Tom Mendes, founder of the Plaza Too boutiques in New York and Connecticut, said he regularly trolls the Web in search of new product and inspiration. “I am an Internet junkie,” said Mendes, whose addiction recently helped him expand his clog business. After posting a message on the store’s Facebook page asking people to respond with their favorite clog brands, Mendes scored a good tip on a new line, although he declined to reveal what it is. “I can’t tell you how often I do little surveys like that,” he said.

Other retailers are turning to current contacts for leads on new ones. John Harris, owner of designer boutique Gregory’s in Dallas, taps his factory connections to find up-and-comers. “When you’ve been going to Italy for a long time, you have people who are your friends and they help you.

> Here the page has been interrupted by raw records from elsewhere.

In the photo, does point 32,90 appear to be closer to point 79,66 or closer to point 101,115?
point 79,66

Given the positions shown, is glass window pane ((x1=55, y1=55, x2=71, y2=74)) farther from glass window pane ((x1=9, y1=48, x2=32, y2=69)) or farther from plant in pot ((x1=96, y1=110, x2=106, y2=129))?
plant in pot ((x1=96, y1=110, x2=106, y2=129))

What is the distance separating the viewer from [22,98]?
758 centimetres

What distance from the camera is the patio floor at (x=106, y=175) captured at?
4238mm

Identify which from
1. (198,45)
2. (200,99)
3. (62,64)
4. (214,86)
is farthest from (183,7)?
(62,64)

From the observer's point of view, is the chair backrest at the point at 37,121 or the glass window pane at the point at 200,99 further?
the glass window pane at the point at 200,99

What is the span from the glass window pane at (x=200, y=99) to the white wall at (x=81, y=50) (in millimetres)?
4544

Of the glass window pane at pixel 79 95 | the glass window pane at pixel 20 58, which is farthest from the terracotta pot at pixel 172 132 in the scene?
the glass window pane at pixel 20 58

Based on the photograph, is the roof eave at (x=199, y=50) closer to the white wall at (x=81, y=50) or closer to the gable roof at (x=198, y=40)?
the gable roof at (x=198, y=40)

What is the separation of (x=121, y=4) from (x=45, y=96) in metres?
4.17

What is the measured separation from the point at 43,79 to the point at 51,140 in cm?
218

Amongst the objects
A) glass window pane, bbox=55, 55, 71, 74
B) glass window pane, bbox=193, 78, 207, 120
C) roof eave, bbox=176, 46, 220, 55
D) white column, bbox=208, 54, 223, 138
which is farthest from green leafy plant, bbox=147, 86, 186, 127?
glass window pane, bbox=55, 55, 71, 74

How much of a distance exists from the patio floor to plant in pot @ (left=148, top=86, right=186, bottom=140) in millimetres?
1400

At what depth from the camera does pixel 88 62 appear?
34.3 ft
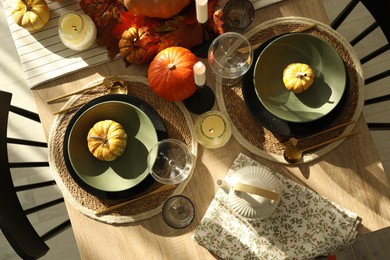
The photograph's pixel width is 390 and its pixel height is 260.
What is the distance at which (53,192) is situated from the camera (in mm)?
2168

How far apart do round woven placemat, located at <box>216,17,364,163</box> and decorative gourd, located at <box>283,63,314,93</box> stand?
0.45 ft

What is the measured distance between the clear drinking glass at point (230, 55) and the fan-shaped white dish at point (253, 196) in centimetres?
28

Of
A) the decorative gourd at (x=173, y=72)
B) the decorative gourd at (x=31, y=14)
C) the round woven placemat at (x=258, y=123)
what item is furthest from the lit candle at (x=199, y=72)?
the decorative gourd at (x=31, y=14)

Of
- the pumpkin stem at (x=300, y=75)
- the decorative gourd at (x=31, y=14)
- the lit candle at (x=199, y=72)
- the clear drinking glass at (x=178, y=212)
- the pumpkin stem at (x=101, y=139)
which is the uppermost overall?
the decorative gourd at (x=31, y=14)

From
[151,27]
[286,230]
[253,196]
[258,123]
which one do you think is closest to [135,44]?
[151,27]

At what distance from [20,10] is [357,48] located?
1533 millimetres

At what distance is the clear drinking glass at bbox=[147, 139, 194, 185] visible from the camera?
4.23ft

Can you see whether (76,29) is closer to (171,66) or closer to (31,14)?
(31,14)

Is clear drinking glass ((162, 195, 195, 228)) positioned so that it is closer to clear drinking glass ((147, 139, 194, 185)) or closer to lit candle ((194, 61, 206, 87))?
clear drinking glass ((147, 139, 194, 185))

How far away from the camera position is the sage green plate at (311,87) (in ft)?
4.29

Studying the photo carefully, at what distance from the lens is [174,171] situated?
52.6 inches

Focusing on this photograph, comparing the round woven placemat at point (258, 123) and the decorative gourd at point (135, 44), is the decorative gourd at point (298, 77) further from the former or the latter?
the decorative gourd at point (135, 44)

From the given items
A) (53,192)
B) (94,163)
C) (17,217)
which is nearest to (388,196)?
(94,163)

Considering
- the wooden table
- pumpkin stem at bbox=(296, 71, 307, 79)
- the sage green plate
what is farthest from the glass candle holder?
pumpkin stem at bbox=(296, 71, 307, 79)
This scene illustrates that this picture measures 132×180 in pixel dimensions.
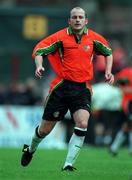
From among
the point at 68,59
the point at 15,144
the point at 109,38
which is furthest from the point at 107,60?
the point at 109,38

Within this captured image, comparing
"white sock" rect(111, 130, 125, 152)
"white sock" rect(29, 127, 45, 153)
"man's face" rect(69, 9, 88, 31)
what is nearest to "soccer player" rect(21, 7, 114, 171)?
"man's face" rect(69, 9, 88, 31)

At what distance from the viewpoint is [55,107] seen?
587 inches

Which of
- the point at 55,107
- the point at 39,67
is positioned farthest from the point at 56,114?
→ the point at 39,67

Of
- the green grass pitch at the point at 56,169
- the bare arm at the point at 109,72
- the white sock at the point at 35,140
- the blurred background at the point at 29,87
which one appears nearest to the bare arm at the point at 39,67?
the bare arm at the point at 109,72

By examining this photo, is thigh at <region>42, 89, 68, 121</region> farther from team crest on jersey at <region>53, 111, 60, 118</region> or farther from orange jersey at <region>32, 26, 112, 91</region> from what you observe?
orange jersey at <region>32, 26, 112, 91</region>

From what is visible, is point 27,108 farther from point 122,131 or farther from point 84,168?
point 84,168

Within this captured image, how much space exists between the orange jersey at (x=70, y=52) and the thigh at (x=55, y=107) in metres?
0.29

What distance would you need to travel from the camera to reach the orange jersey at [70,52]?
14789 mm

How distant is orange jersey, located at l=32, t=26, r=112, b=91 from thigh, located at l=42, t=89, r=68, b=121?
286mm

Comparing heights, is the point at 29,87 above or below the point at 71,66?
below

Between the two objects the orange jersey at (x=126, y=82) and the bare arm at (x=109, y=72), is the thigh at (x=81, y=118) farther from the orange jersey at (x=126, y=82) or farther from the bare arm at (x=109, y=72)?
the orange jersey at (x=126, y=82)

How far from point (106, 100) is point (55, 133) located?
1.70 metres

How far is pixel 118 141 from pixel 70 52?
801 centimetres

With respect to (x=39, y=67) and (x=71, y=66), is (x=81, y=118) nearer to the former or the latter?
(x=71, y=66)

Most factories are making shoes for different brands, so if you’re doing direct business and someone else manufactures there, [it’s a good entrée to that brand],” he said.

Exclusives are another way Plaza Too is striving to set itself apart in a tough climate. “You have to look at your existing partnerships and see what you can do that could be different,” Mendes said. “It may not be a new brand, but simply [a style] that is new and exclusive to your store.”

Gilhart noted that Barneys’ recent exclusive line of eco-friendly Keds designed by Loomstate “was a way to bring newness and innovation to the store at a time when people are really looking at prices.”

If exclusivity is not an option, there are other ways to work with rising designers, retailers said. “I wouldn’t ask a designer to do exclusives for me because I don’t have [multiple] stores,” said Patti Silver, co-owner of Fred Segal Feet in Los Angeles. “But if a new designer’s shoes are exciting, I might make a deal with them.” For example, if certain styles don’t sell through, the designer agrees to swap them out for something else.

Mendes negotiated a consignment agreement when he took on the new H. Williams collection for fall ’09. “It’s a partnership,” he explained. “We are paying for everything we sell, and we’ll see what we can do with the rest.” Mendes said he is open to swapping out unsold pairs for new product. “We are looking to go forward with [the line] — not to say [later that] we sold two pairs and now it’s over.”

Having a strong relationship with designers can also help open doors to new resources when a designer moves on to a new role. “We actually went to see Bally because we knew Brian Atwood is now designing there,” said Chuckies’ Erani.

But Erani noted that despite all the different scouting strategies, uncovering new talent is still hit or miss. “There is really no magic technique for finding creative new designers,” he said.